### GIVEN PROBLEM
Pick up the piece on building economies inside DAOs right after its last sentence and keep it going.

Shreyas Hariharan is the co-founder at Llama, a company that builds economic infrastructure for DAOs. Llama has worked with a number of leading DAOs, including Aave, Uniswap, Gitcoin, PoolTogether, Fei Protocol, FWB, dYdX, Radicle, Harvest Finance, and many others. He visited the Crypto, Culture, & Society virtual campus recently to talk about building an economy within a DAO.
Though more complex activity has moved to the digital world, our tools to coordinate in a digitally-native way have yet to evolve at the same pace. DAOs are emerging as web3’s — and perhaps society’s — defining coordination mechanism, but they are still in their infancy. To reach their fullest potential, DAOs — just like nation states — must work to construct and maintain thriving internal economies that serve their missions.
This post delves into how DAOs can build sustainable internal economies, use both native tokens and treasuries to serve their goals, and apply models from economics, history, and anthropology to operate effectively.

### RECORDED INFORMATION

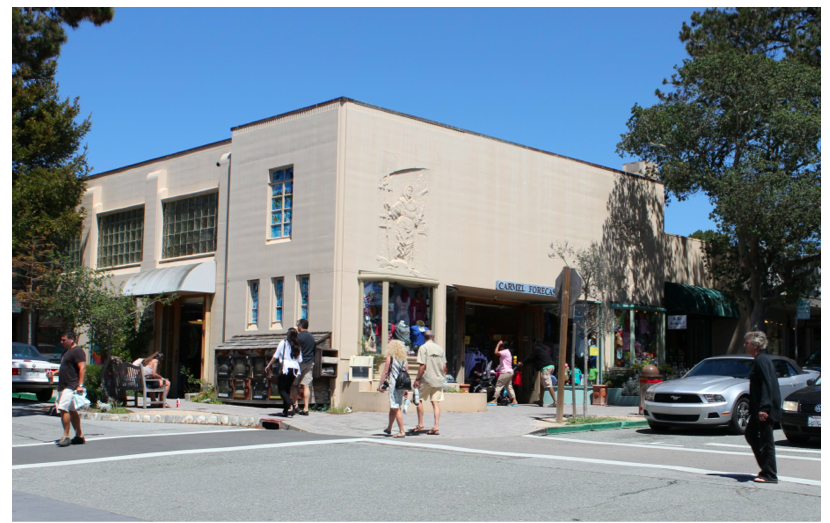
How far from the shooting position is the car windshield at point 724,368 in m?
16.3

### EXERCISE RESULT
The book How Asia Works by Joe Studwell details the economic models implemented by Asian governments including Japan, Taiwan, South Korea, China, and others to build successful economies.
The success of these countries runs contrary to the conventional economic ideas emphasized by western universities and institutions like the International Monetary Fund and the World Trade Organization. Surprisingly, Studwell argues that unbridled free markets can be harmful for underdeveloped economies. Successful Asian economies have been intentional about two things: what parts of their economies they open up and when to open them up.
The book is well worth a read in full, however, numerous strategies cited include:
Countries like Taiwan, South Korea, and China started off with a lot of land and a relatively uneducated labor force. At this scale, it was far too costly to train citizens for highly-skilled jobs in fields like information technology and financial services. Instead, the governments adopted land reform policies that distributed land to the same agricultural laborers who worked it. Smaller parcels of land operated by economically-incentivized farmers resulted in increased productivity and crop yield, which raised household income. The success in agriculture in turn fueled local manufacturing industries. Because manufacturers couldn’t become wealthy by local consumption (the local economy wasn’t rich enough), they had to focus on exports to the US, Europe, and other wealthier economies.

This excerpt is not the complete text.